### Data shown
━━━━━━━━

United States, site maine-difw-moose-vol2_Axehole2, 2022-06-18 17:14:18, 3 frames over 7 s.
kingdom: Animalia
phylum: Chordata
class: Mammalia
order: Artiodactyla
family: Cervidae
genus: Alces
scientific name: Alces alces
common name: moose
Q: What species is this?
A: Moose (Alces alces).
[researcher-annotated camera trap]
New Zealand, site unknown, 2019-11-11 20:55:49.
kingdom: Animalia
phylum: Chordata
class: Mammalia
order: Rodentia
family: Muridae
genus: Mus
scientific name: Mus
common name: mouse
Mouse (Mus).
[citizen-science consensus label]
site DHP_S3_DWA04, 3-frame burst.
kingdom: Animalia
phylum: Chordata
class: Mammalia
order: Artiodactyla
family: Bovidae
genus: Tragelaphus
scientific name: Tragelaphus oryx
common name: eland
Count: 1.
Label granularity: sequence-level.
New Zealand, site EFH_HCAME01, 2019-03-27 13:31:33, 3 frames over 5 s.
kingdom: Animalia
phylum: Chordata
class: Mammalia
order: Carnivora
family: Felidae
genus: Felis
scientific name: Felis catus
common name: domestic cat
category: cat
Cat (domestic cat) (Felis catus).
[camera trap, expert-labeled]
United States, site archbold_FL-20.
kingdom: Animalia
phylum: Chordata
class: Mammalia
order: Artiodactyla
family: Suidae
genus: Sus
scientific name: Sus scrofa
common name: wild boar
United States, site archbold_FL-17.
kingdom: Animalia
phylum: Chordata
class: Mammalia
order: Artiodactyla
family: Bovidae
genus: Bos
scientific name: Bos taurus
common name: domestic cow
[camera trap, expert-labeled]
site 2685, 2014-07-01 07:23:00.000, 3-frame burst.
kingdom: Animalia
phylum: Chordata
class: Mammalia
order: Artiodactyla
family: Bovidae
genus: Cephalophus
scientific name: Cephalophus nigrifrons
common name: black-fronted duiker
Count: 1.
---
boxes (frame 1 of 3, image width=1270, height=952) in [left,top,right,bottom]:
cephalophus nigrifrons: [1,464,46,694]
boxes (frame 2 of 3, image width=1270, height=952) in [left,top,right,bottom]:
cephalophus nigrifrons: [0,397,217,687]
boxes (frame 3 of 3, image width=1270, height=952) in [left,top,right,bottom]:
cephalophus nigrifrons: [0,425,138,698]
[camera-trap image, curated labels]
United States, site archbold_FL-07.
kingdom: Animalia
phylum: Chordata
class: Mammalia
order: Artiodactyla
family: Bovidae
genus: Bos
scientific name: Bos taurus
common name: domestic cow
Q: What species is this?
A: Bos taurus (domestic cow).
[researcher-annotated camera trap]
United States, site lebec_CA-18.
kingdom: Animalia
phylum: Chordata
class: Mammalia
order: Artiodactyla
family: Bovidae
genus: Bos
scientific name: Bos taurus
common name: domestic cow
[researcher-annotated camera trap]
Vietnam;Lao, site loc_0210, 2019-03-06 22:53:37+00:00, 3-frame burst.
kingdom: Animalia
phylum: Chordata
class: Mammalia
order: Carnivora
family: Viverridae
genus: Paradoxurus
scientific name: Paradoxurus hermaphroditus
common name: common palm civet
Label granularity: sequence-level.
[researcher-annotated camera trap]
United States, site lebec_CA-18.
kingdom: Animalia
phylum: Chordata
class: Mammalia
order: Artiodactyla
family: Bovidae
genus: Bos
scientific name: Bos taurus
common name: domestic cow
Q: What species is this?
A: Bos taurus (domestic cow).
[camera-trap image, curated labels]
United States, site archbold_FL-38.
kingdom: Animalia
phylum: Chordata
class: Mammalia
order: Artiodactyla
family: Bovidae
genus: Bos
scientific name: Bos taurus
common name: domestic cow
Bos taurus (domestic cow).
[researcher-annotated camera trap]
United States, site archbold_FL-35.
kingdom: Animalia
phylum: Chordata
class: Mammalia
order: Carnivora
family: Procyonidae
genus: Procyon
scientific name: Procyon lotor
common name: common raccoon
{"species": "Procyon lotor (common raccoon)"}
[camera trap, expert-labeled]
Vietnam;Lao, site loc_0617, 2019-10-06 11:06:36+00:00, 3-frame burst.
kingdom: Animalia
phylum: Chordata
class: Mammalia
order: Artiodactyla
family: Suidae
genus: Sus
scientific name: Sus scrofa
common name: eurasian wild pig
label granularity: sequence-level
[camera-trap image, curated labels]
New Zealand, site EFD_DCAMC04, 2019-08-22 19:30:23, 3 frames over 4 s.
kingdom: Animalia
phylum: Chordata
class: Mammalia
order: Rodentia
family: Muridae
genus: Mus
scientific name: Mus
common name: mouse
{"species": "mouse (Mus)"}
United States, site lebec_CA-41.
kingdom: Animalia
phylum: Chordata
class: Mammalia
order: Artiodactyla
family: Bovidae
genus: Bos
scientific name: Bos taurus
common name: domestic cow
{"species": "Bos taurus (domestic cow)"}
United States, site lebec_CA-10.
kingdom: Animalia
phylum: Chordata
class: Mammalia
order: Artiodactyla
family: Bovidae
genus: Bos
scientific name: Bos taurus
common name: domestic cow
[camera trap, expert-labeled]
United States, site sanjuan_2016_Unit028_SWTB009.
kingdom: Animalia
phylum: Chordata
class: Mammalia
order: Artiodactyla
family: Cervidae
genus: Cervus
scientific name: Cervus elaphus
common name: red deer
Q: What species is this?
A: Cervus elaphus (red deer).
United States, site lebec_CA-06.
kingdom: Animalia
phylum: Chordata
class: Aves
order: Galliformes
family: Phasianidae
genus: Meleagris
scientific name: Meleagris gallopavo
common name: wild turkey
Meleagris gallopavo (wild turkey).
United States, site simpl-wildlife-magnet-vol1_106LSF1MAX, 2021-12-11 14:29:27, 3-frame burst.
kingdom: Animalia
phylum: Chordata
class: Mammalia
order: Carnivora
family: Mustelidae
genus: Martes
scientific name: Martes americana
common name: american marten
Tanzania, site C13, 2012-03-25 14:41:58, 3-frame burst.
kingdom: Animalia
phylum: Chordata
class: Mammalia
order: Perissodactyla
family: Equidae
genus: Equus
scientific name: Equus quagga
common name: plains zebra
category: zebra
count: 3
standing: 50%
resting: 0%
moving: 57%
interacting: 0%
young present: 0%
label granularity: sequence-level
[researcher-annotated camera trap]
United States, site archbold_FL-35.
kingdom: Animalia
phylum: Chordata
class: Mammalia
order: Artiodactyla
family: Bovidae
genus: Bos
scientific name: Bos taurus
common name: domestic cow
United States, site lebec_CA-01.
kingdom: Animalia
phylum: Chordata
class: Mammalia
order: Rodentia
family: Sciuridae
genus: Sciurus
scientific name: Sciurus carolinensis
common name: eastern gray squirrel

━━━━━━━━

In your answer, print every entry exactly as it appears.

### Solution to this exercise
United States, site maine-difw-moose-vol2_Axehole2, 2022-06-18 17:14:18, 3 frames over 7 s.
kingdom: Animalia
phylum: Chordata
class: Mammalia
order: Artiodactyla
family: Cervidae
genus: Alces
scientific name: Alces alces
common name: moose
Q: What species is this?
A: Moose (Alces alces).
[researcher-annotated camera trap]
New Zealand, site unknown, 2019-11-11 20:55:49.
kingdom: Animalia
phylum: Chordata
class: Mammalia
order: Rodentia
family: Muridae
genus: Mus
scientific name: Mus
common name: mouse
Mouse (Mus).
[citizen-science consensus label]
site DHP_S3_DWA04, 3-frame burst.
kingdom: Animalia
phylum: Chordata
class: Mammalia
order: Artiodactyla
family: Bovidae
genus: Tragelaphus
scientific name: Tragelaphus oryx
common name: eland
Count: 1.
Label granularity: sequence-level.
New Zealand, site EFH_HCAME01, 2019-03-27 13:31:33, 3 frames over 5 s.
kingdom: Animalia
phylum: Chordata
class: Mammalia
order: Carnivora
family: Felidae
genus: Felis
scientific name: Felis catus
common name: domestic cat
category: cat
Cat (domestic cat) (Felis catus).
[camera trap, expert-labeled]
United States, site archbold_FL-20.
kingdom: Animalia
phylum: Chordata
class: Mammalia
order: Artiodactyla
family: Suidae
genus: Sus
scientific name: Sus scrofa
common name: wild boar
United States, site archbold_FL-17.
kingdom: Animalia
phylum: Chordata
class: Mammalia
order: Artiodactyla
family: Bovidae
genus: Bos
scientific name: Bos taurus
common name: domestic cow
[camera trap, expert-labeled]
site 2685, 2014-07-01 07:23:00.000, 3-frame burst.
kingdom: Animalia
phylum: Chordata
class: Mammalia
order: Artiodactyla
family: Bovidae
genus: Cephalophus
scientific name: Cephalophus nigrifrons
common name: black-fronted duiker
Count: 1.
---
boxes (frame 1 of 3, image width=1270, height=952) in [left,top,right,bottom]:
cephalophus nigrifrons: [1,464,46,694]
boxes (frame 2 of 3, image width=1270, height=952) in [left,top,right,bottom]:
cephalophus nigrifrons: [0,397,217,687]
boxes (frame 3 of 3, image width=1270, height=952) in [left,top,right,bottom]:
cephalophus nigrifrons: [0,425,138,698]
[camera-trap image, curated labels]
United States, site archbold_FL-07.
kingdom: Animalia
phylum: Chordata
class: Mammalia
order: Artiodactyla
family: Bovidae
genus: Bos
scientific name: Bos taurus
common name: domestic cow
Q: What species is this?
A: Bos taurus (domestic cow).
[researcher-annotated camera trap]
United States, site lebec_CA-18.
kingdom: Animalia
phylum: Chordata
class: Mammalia
order: Artiodactyla
family: Bovidae
genus: Bos
scientific name: Bos taurus
common name: domestic cow
[researcher-annotated camera trap]
Vietnam;Lao, site loc_0210, 2019-03-06 22:53:37+00:00, 3-frame burst.
kingdom: Animalia
phylum: Chordata
class: Mammalia
order: Carnivora
family: Viverridae
genus: Paradoxurus
scientific name: Paradoxurus hermaphroditus
common name: common palm civet
Label granularity: sequence-level.
[researcher-annotated camera trap]
United States, site lebec_CA-18.
kingdom: Animalia
phylum: Chordata
class: Mammalia
order: Artiodactyla
family: Bovidae
genus: Bos
scientific name: Bos taurus
common name: domestic cow
Q: What species is this?
A: Bos taurus (domestic cow).
[camera-trap image, curated labels]
United States, site archbold_FL-38.
kingdom: Animalia
phylum: Chordata
class: Mammalia
order: Artiodactyla
family: Bovidae
genus: Bos
scientific name: Bos taurus
common name: domestic cow
Bos taurus (domestic cow).
[researcher-annotated camera trap]
United States, site archbold_FL-35.
kingdom: Animalia
phylum: Chordata
class: Mammalia
order: Carnivora
family: Procyonidae
genus: Procyon
scientific name: Procyon lotor
common name: common raccoon
{"species": "Procyon lotor (common raccoon)"}
[camera trap, expert-labeled]
Vietnam;Lao, site loc_0617, 2019-10-06 11:06:36+00:00, 3-frame burst.
kingdom: Animalia
phylum: Chordata
class: Mammalia
order: Artiodactyla
family: Suidae
genus: Sus
scientific name: Sus scrofa
common name: eurasian wild pig
label granularity: sequence-level
[camera-trap image, curated labels]
New Zealand, site EFD_DCAMC04, 2019-08-22 19:30:23, 3 frames over 4 s.
kingdom: Animalia
phylum: Chordata
class: Mammalia
order: Rodentia
family: Muridae
genus: Mus
scientific name: Mus
common name: mouse
{"species": "mouse (Mus)"}
United States, site lebec_CA-41.
kingdom: Animalia
phylum: Chordata
class: Mammalia
order: Artiodactyla
family: Bovidae
genus: Bos
scientific name: Bos taurus
common name: domestic cow
{"species": "Bos taurus (domestic cow)"}
United States, site lebec_CA-10.
kingdom: Animalia
phylum: Chordata
class: Mammalia
order: Artiodactyla
family: Bovidae
genus: Bos
scientific name: Bos taurus
common name: domestic cow
[camera trap, expert-labeled]
United States, site sanjuan_2016_Unit028_SWTB009.
kingdom: Animalia
phylum: Chordata
class: Mammalia
order: Artiodactyla
family: Cervidae
genus: Cervus
scientific name: Cervus elaphus
common name: red deer
Q: What species is this?
A: Cervus elaphus (red deer).
United States, site lebec_CA-06.
kingdom: Animalia
phylum: Chordata
class: Aves
order: Galliformes
family: Phasianidae
genus: Meleagris
scientific name: Meleagris gallopavo
common name: wild turkey
Meleagris gallopavo (wild turkey).
United States, site simpl-wildlife-magnet-vol1_106LSF1MAX, 2021-12-11 14:29:27, 3-frame burst.
kingdom: Animalia
phylum: Chordata
class: Mammalia
order: Carnivora
family: Mustelidae
genus: Martes
scientific name: Martes americana
common name: american marten
Tanzania, site C13, 2012-03-25 14:41:58, 3-frame burst.
kingdom: Animalia
phylum: Chordata
class: Mammalia
order: Perissodactyla
family: Equidae
genus: Equus
scientific name: Equus quagga
common name: plains zebra
category: zebra
count: 3
standing: 50%
resting: 0%
moving: 57%
interacting: 0%
young present: 0%
label granularity: sequence-level
[researcher-annotated camera trap]
United States, site archbold_FL-35.
kingdom: Animalia
phylum: Chordata
class: Mammalia
order: Artiodactyla
family: Bovidae
genus: Bos
scientific name: Bos taurus
common name: domestic cow
United States, site lebec_CA-01.
kingdom: Animalia
phylum: Chordata
class: Mammalia
order: Rodentia
family: Sciuridae
genus: Sciurus
scientific name: Sciurus carolinensis
common name: eastern gray squirrel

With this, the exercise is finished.